Why You Need Your Raw Data
As we get further along in our careers most of us get further away from the nitty-gritty of data collection, data coding, and sometimes even data analysis. But I always feel nervous about that distance, and usually want to take a quick scan through the raw data myself. I want to see all those rows and columns of numbers, variables, and cases just to be sure that our insights and stories are built on a solid foundation of reliable numbers. And it always surprises me how just five minutes of just sorting, counting, and cross-tabbing can point towards errors and suspicious data that would otherwise be invisible.
A fascinating article last year in the New York Times Magazine reminded me of how important it is for good researchers to have—and at least look at—their raw data. A prominent academic in social psychology fabricated experimental data over the course of many years, publishing some 55 articles in top academic journals:
Sitting at his kitchen table in Groningen, he began typing numbers into his laptop that would give him the outcome he wanted. He knew that the effect he was looking for had to be small in order to be believable; even the most successful psychology experiments rarely yield significant results. The math had to be done in reverse order: the individual attractiveness scores that subjects gave themselves on a 0-7 scale needed to be such that Stapel would get a small but significant difference in the average scores for each of the two conditions he was comparing. He made up individual scores like 4, 5, 3, 3 for subjects who were shown the attractive face. “I tried to make it random, which of course was very hard to do,” Stapel told me.
Doing the analysis, Stapel at first ended up getting a bigger difference between the two conditions than was ideal. He went back and tweaked the numbers again.

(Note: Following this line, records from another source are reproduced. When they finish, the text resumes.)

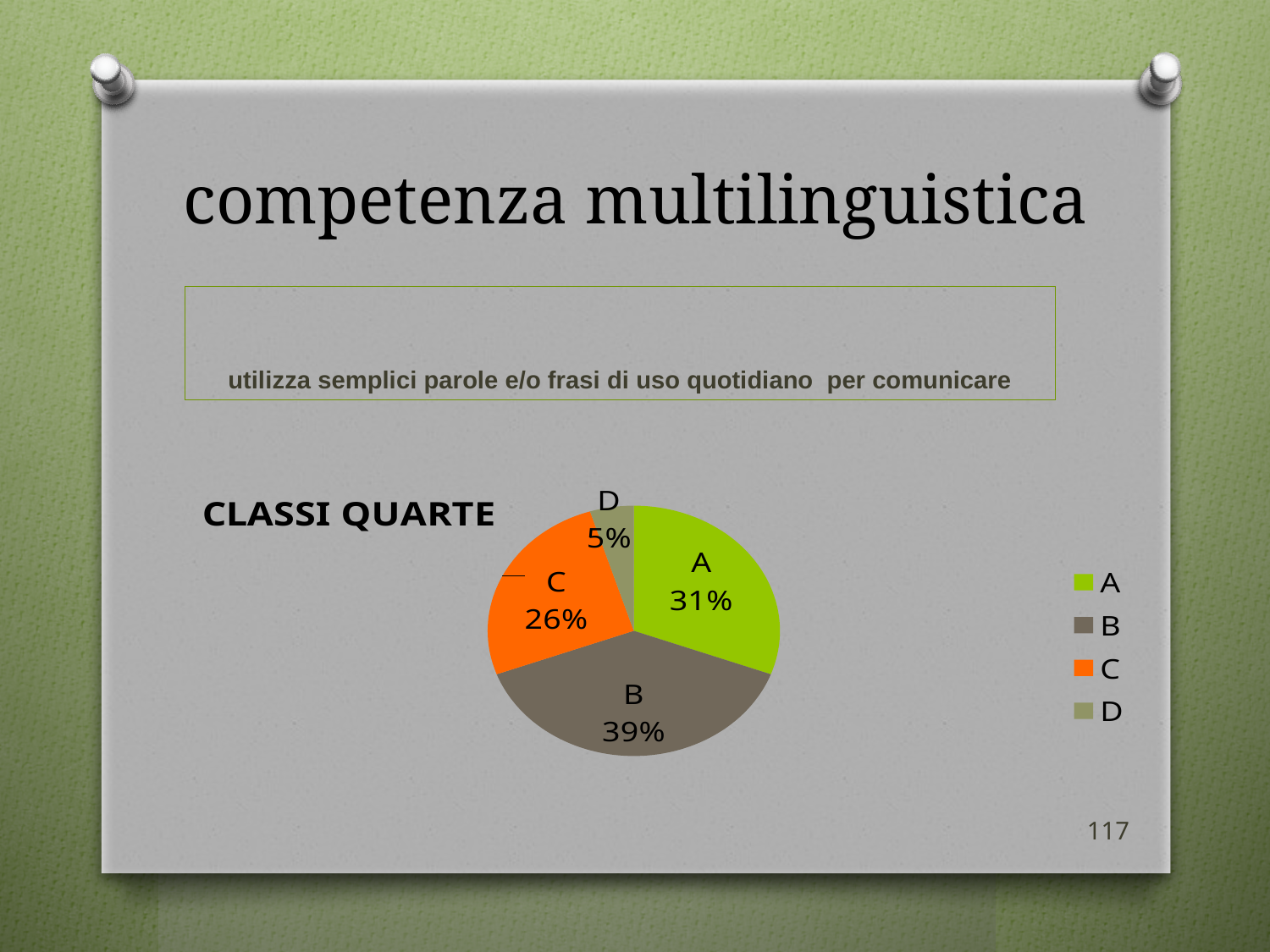
Which is larger, slice A or slice C? A What is the difference in percentage points between slice B and slice A? 8 Which slice of the pie chart is the largest? B How many slices does the pie chart have? 4 What percentage does slice D represent in the pie chart? 5% How many entries does the legend list? 4 What type of chart is shown on the slide? pie chart What percentage does slice B represent in the pie chart? 39% What percentage does slice A represent in the pie chart? 31% Which slice of the pie chart is the smallest? D What colour is slice C in the pie chart? orange What percentage does slice C represent in the pie chart? 26%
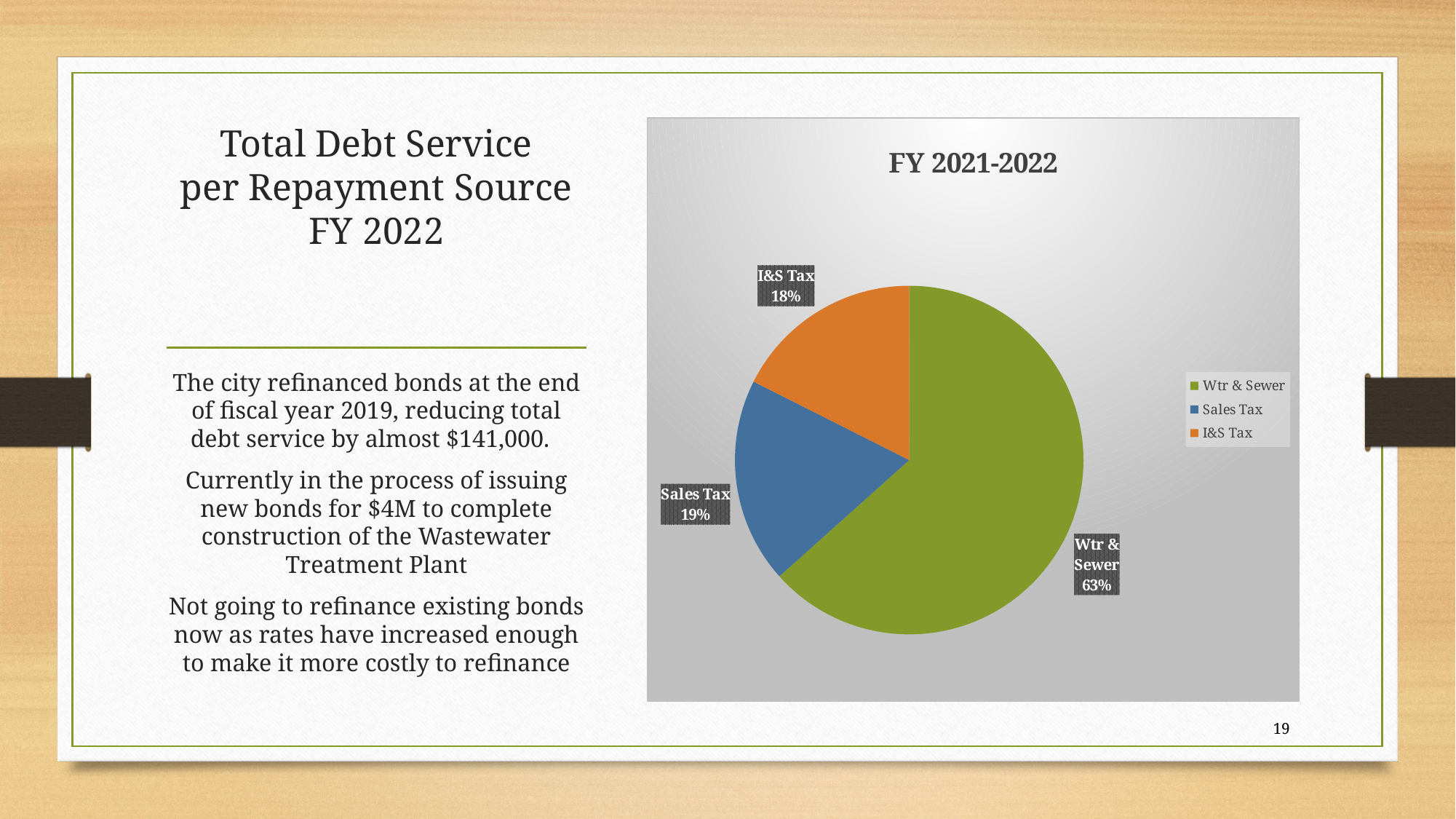
What colour is the Wtr & Sewer slice? green What is the chart's title? FY 2021-2022 How many slices does the pie chart have? 3 What share of the pie does Wtr & Sewer represent? 63% Which repayment source has the smallest share of the pie? I&S Tax What share of the pie does I&S Tax represent? 18% What kind of chart is shown on the slide? pie chart Which repayment source has the largest share of the pie? Wtr & Sewer What share of the pie does Sales Tax represent? 19% How many entries does the legend list? 3 What is the difference in percentage points between the Wtr & Sewer share and the Sales Tax share? 44 Which is larger, the Wtr & Sewer share or the I&S Tax share? Wtr & Sewer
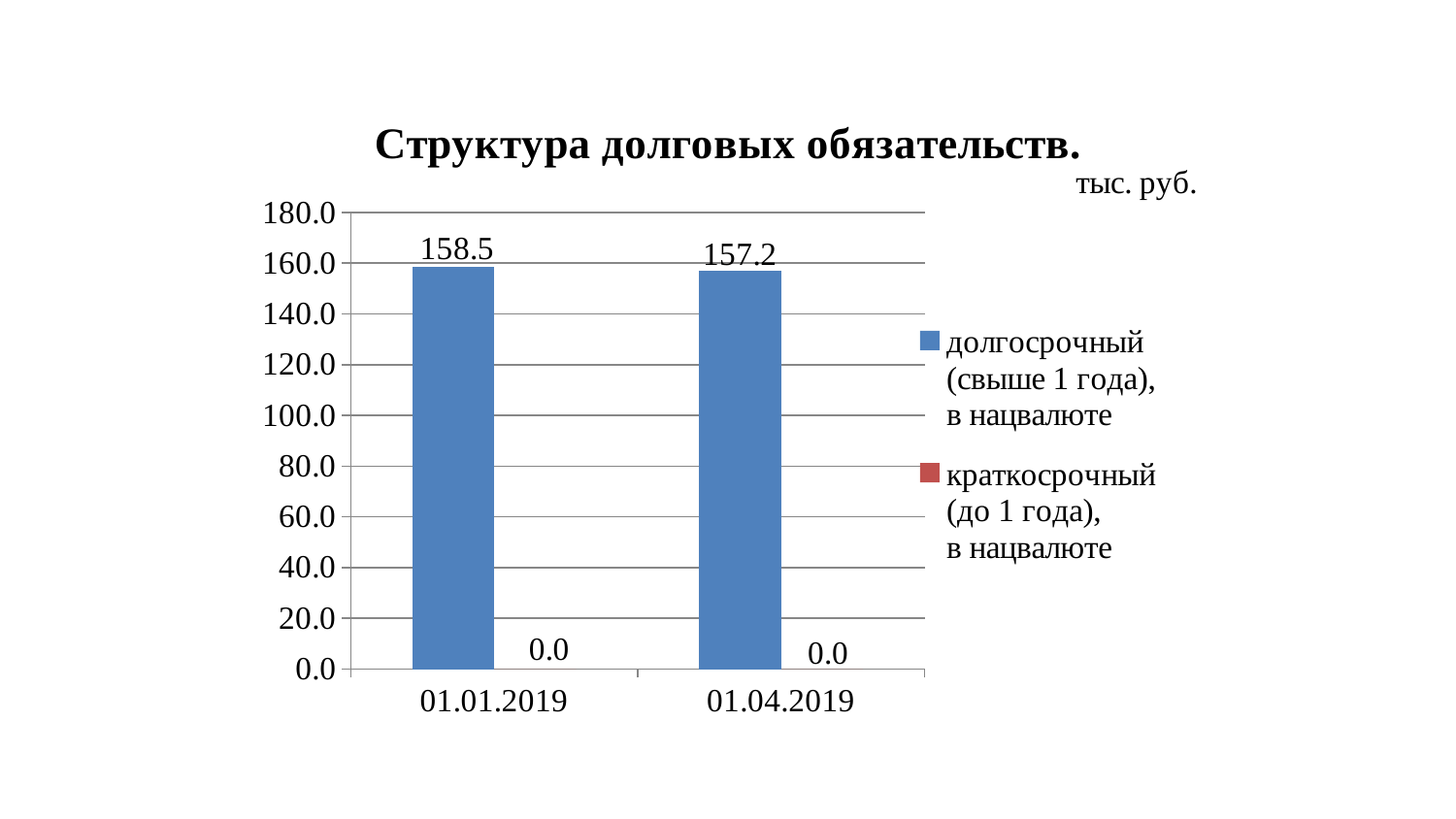
Is the долгосрочный value on 01.04.2019 greater or less than 160.0? less Does the долгосрочный value rise or fall from 01.01.2019 to 01.04.2019? fall What kind of chart is shown on the slide? bar chart What is the title of the chart? Структура долговых обязательств. How many dates are shown on the x axis? 2 What is the value of долгосрочный (свыше 1 года), в нацвалюте on 01.04.2019? 157.2 What is the value of краткосрочный (до 1 года), в нацвалюте on 01.04.2019? 0.0 Which date has the higher долгосрочный (свыше 1 года) value? 01.01.2019 What is the difference between the долгосрочный values on 01.01.2019 and 01.04.2019? 1.3 What is the value of долгосрочный (свыше 1 года), в нацвалюте on 01.01.2019? 158.5 How many series does the legend list? 2 What is the value of краткосрочный (до 1 года), в нацвалюте on 01.01.2019? 0.0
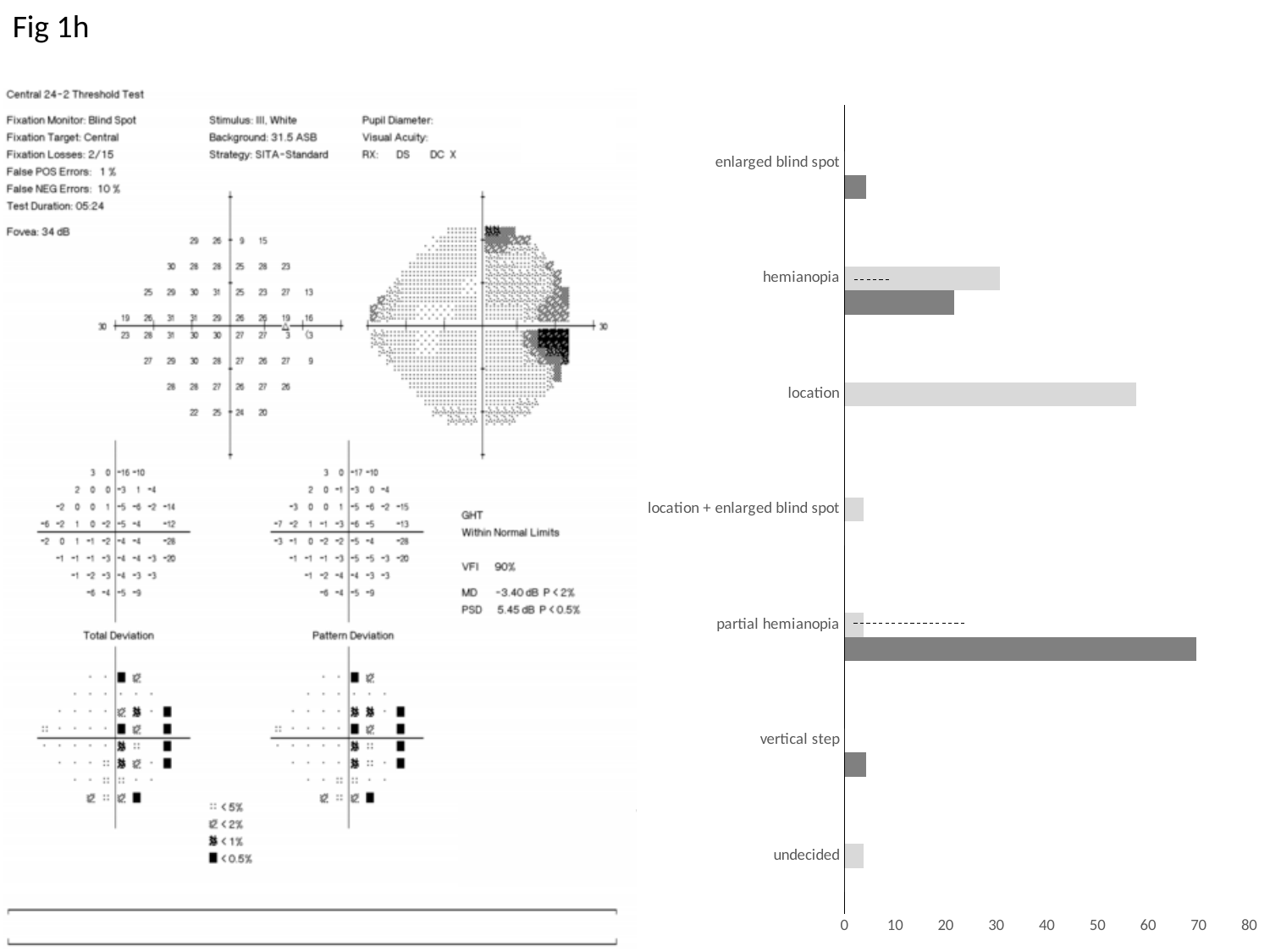
Is the bar for undecided greater or less than 10? less What is the highest value shown on the horizontal axis of the bar chart? 80 Which category has the longest bar in the bar chart? partial hemianopia What kind of chart is shown on the right side of the slide? bar chart Is the light grey bar for hemianopia greater or less than 40? less Which is larger for hemianopia: the light grey bar or the dark grey bar? the light grey bar Is the light grey bar for location greater or less than 50? greater How many categories are listed on the vertical axis of the bar chart? 7 Which is larger in the bar chart: the dark grey bar for partial hemianopia or the light grey bar for location? partial hemianopia Which is larger in the bar chart: the light grey bar for location or the light grey bar for hemianopia? location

It took a few hours of trial and error, spread out over a few days, to get the data just right.
The amazing thing is that this professor’s co-authors seem never to have looked closely at the data themselves. It wasn’t until a suspicious junior colleague and several graduates students pulled together several raw data sets and discovered suspicious numbers including multiple rows of nearly identical data that the fraud was unmasked.
A research colleague at a large bank told me a similar story not about fraud, but about sloppy fieldwork and data coding from a research firm that resulted in one row of data being replicated hundreds of times. Had she not taken a look at the data herself, her erroneous conclusions from the data could have done real damage.
Of course there are other important reasons to get your raw data as well. For example, a great new partner like Versta Research might come on board and suggest a useful way to re-analyze data from studies you’ve done in the past. But where is it? Make sure you have it, and make sure you are always comfortable with what’s inside.